### TEXT SHOWN:
--*--

HA NOI — The Ministry of Agriculture and Rural Development yesterday launched the National Co-ordinated Action Programme on Avian Influenza, Pandemics Preparedness and Emerging Infectious Diseases (AIPED) for the 2011-2015 period.
The programme will focus on improving and enhancing the capacity to monitor and respond to infectious diseases, and to diagnose them in labs. It will also focus on improving treatment and preparedness, and expanding citizen awareness through the mass media to control disease outbreaks and recurrence.
It is also aimed at timely discovery and response to new human and animal diseases and preparedness for any epidemics that affect humans.
The Partnership Conference on Avian and Human Pandemic Influenza was also held to call for more support from the international community to help Viet Nam deal with the issue. Viet Nam would stand side by side with the international community in building and implementing activities at international, regional and national levels, to face the risk of dangerous new epidemics on humans which are rooted on the avian flu H5N1 virus, said Deputy Minister of Agriculture and Rural Development Dao Xuan Hoc.
Hardest hit
Viet Nam was among the countries hardest hit by the avian flu, but with close co-ordination from the international community the country had achieved encouraging results in preventing the disease over the past eight years, he said.

--*--

### SOURCE INFORMATION:
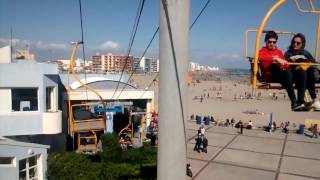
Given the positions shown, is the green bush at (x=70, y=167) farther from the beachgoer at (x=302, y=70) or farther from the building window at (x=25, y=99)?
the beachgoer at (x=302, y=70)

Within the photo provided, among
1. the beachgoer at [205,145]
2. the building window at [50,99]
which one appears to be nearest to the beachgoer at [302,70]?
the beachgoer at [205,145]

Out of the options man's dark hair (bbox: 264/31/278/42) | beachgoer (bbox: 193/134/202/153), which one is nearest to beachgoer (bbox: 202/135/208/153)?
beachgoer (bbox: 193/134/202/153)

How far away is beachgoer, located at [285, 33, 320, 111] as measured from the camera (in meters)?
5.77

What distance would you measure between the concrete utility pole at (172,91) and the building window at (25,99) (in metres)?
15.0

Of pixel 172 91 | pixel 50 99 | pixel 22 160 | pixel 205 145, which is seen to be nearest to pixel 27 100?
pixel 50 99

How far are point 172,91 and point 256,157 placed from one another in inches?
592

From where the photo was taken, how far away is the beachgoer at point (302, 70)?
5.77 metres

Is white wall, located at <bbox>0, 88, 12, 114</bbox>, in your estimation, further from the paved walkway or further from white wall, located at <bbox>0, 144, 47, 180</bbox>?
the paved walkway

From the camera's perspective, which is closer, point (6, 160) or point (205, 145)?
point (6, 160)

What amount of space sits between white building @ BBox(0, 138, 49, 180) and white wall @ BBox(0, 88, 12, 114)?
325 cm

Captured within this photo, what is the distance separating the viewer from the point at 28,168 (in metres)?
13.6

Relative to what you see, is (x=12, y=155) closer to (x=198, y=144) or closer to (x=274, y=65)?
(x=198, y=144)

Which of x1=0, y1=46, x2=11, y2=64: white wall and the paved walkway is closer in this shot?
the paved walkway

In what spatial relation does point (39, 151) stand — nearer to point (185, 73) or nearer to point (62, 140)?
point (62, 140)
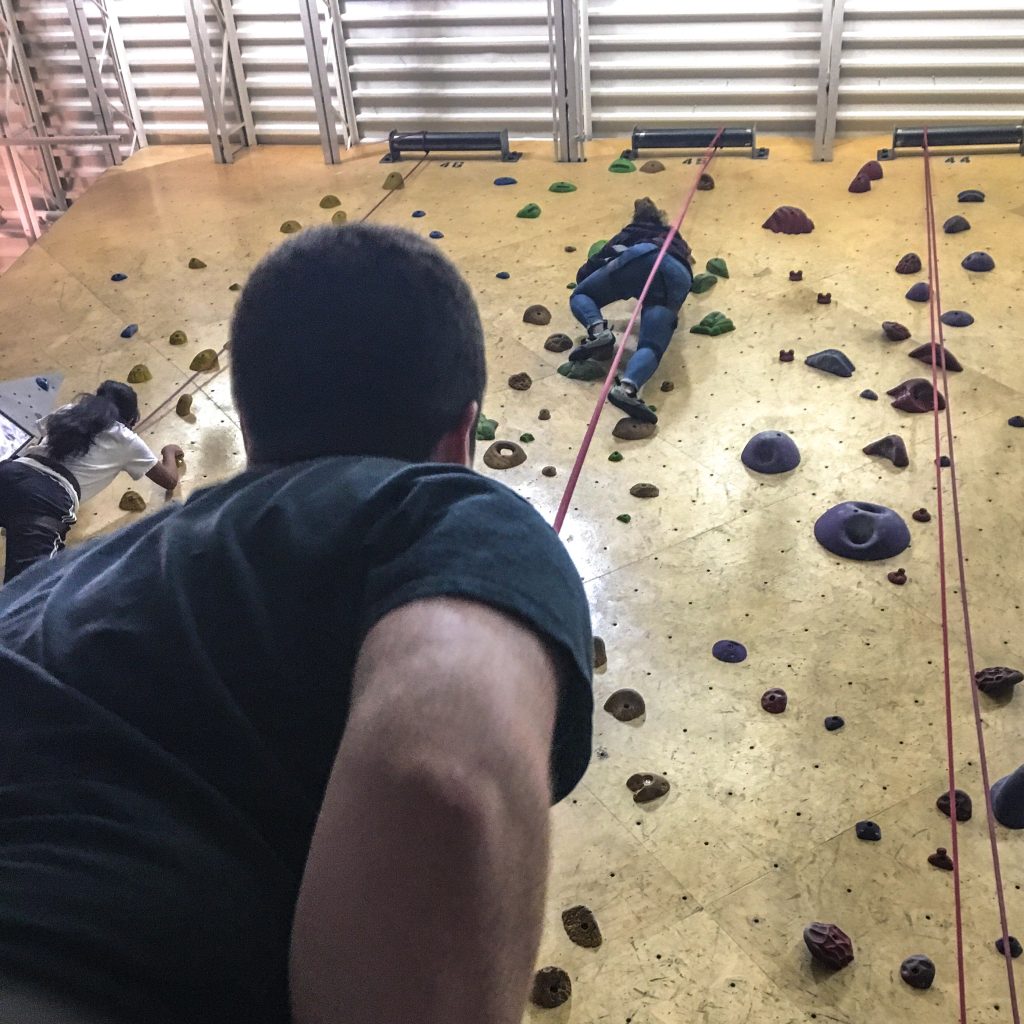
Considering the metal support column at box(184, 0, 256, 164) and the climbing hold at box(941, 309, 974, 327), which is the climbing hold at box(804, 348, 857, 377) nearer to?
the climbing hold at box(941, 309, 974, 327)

--*--

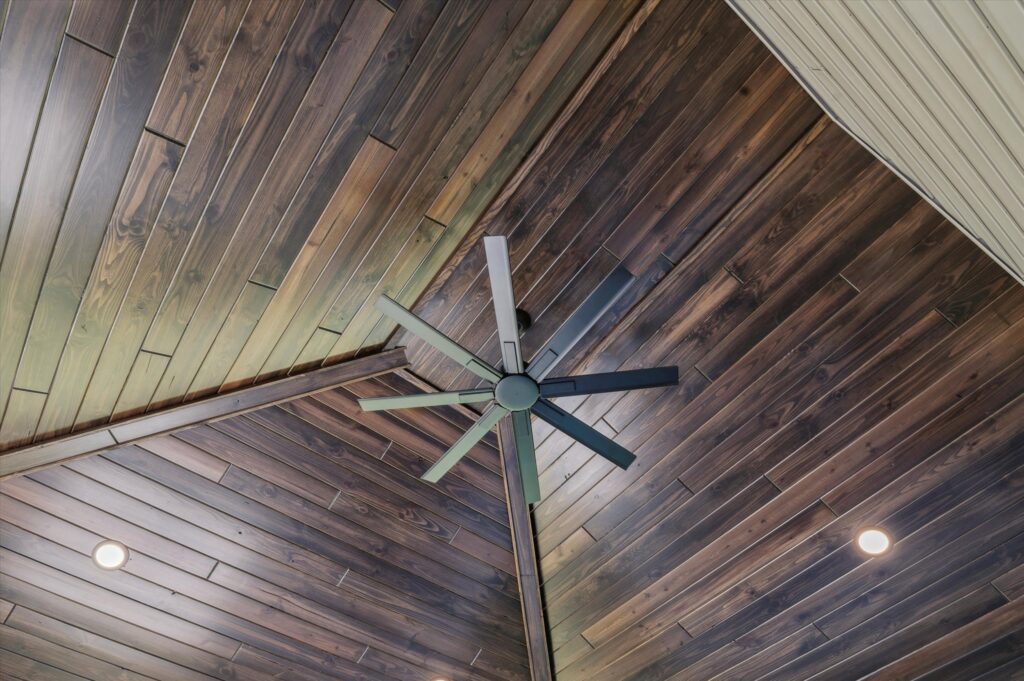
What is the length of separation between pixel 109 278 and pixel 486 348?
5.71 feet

--*--

According to the avian influenza text, at which levels would Viet Nam build and implement activities alongside the international community? List them all.

International, regional and national.